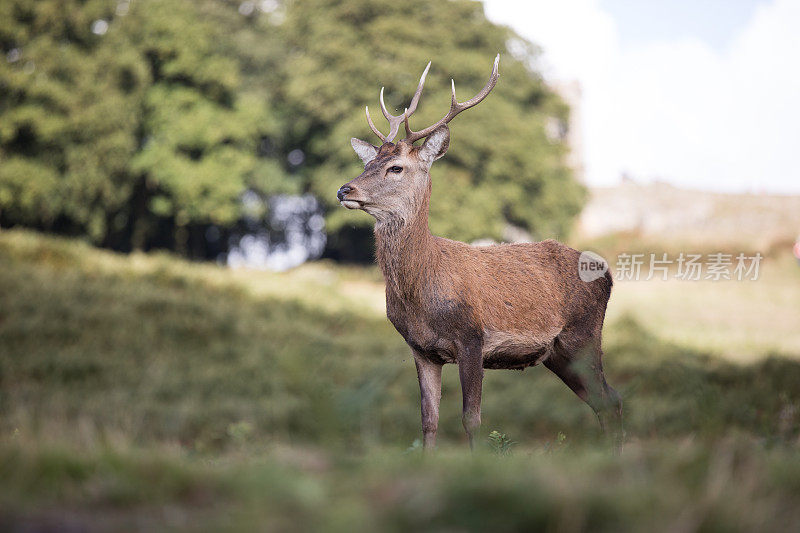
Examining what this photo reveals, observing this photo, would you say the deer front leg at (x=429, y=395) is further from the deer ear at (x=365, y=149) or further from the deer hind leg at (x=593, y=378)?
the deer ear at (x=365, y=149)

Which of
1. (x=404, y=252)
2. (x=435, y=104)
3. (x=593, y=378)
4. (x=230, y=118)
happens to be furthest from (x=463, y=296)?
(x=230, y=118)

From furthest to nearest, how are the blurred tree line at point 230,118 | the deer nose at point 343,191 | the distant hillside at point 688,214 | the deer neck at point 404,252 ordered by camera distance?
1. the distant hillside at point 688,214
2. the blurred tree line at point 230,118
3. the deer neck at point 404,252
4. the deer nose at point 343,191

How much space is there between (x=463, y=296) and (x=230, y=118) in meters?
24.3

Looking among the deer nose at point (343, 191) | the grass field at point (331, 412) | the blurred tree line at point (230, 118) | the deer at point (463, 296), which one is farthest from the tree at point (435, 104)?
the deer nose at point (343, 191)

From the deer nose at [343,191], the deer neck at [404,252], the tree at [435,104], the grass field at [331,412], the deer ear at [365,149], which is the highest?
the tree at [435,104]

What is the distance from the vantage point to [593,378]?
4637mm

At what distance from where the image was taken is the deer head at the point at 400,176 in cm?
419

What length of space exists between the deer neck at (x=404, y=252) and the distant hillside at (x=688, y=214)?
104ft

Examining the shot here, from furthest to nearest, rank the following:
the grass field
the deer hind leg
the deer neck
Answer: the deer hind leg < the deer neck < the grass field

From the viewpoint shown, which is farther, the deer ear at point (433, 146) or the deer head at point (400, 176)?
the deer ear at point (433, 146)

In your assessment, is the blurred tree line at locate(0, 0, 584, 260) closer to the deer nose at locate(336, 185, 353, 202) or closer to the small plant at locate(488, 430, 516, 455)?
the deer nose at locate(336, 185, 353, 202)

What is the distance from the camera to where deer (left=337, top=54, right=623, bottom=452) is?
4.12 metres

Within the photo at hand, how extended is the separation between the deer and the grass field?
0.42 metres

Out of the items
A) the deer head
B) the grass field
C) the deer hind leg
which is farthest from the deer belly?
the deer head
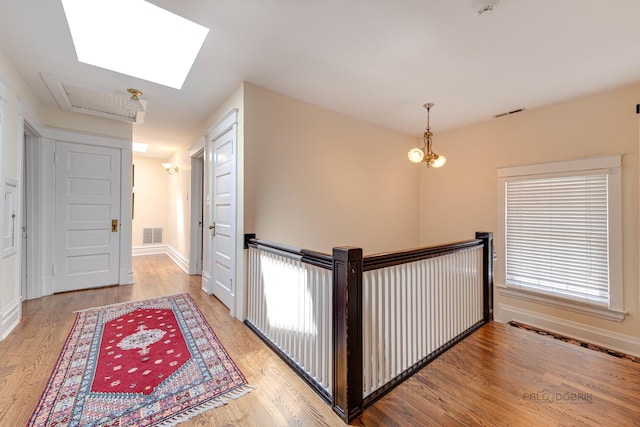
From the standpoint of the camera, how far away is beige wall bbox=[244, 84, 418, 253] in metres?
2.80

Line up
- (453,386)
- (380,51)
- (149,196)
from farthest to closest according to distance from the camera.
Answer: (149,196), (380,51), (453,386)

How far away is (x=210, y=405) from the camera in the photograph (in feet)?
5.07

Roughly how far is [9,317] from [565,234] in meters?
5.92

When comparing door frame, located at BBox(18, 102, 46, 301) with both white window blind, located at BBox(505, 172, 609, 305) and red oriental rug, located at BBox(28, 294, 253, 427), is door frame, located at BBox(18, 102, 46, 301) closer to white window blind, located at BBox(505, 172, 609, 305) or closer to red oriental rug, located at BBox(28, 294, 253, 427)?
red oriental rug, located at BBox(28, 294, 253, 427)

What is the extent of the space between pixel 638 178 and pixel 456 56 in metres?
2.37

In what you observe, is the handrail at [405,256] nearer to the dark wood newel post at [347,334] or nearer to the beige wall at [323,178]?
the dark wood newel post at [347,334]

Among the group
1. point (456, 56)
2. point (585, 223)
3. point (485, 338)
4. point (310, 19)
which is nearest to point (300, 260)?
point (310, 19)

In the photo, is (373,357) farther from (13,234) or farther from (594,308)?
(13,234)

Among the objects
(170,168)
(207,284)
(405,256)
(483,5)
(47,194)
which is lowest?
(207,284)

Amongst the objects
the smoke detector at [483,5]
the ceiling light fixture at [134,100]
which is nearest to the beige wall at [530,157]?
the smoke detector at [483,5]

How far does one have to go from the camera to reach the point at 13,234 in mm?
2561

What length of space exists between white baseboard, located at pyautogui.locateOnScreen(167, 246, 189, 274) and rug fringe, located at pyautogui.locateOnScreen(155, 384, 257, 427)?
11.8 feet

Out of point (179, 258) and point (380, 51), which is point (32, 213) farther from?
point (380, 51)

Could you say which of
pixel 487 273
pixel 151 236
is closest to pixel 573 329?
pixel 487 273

--

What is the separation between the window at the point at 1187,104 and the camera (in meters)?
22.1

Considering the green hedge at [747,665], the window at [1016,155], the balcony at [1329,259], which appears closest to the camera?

* * *

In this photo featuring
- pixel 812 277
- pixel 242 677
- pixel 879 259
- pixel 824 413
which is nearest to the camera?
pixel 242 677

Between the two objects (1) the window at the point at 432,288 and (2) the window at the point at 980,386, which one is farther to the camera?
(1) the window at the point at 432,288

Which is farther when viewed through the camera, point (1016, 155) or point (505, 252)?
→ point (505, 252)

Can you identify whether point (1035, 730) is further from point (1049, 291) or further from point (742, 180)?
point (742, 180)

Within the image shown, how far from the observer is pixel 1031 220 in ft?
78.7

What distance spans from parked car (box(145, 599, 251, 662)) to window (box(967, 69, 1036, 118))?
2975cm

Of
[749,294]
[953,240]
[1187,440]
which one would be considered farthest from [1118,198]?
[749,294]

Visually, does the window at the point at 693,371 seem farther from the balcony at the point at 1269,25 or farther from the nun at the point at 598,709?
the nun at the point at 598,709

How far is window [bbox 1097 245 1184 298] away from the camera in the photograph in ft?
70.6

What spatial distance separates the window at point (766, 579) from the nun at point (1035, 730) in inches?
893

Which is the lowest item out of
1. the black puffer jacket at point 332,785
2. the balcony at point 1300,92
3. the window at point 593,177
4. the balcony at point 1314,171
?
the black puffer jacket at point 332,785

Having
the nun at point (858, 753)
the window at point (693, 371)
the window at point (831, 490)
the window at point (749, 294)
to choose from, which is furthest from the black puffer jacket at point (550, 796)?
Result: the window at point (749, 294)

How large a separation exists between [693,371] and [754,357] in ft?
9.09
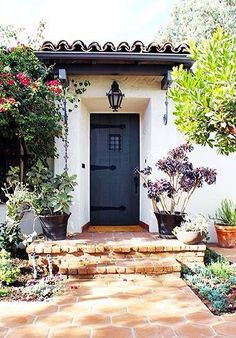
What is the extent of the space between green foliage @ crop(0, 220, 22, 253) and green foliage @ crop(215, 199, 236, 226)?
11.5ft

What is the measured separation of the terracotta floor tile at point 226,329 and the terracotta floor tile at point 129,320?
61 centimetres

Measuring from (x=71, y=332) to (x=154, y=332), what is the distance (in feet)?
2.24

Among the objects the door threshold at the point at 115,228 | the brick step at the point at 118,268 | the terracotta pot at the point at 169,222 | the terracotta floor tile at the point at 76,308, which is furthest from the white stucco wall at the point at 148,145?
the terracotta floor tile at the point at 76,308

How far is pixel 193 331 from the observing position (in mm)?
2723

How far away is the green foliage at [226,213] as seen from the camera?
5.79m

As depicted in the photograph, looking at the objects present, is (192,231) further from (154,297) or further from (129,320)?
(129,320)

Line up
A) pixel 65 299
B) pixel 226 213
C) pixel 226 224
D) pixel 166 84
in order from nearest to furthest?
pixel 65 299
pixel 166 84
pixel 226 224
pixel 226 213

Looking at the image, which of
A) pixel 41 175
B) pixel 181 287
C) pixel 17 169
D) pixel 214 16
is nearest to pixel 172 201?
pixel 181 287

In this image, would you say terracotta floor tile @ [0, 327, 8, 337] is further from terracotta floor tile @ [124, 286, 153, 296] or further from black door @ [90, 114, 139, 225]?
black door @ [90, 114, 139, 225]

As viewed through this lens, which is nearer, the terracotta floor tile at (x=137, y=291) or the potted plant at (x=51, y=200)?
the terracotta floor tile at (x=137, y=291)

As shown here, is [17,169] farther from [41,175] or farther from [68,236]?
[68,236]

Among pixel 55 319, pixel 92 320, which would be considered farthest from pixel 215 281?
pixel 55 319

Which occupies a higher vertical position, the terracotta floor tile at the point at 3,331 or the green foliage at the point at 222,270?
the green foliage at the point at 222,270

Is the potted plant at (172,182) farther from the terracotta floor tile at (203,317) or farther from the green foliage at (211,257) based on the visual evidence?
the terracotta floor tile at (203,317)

SET EXERCISE »
Pick out and copy every line in the entries above that contains the word "lowest". Treat uppercase and lowercase letters as different.

RIGHT ANSWER »
which is lowest?
Which is the lowest item out of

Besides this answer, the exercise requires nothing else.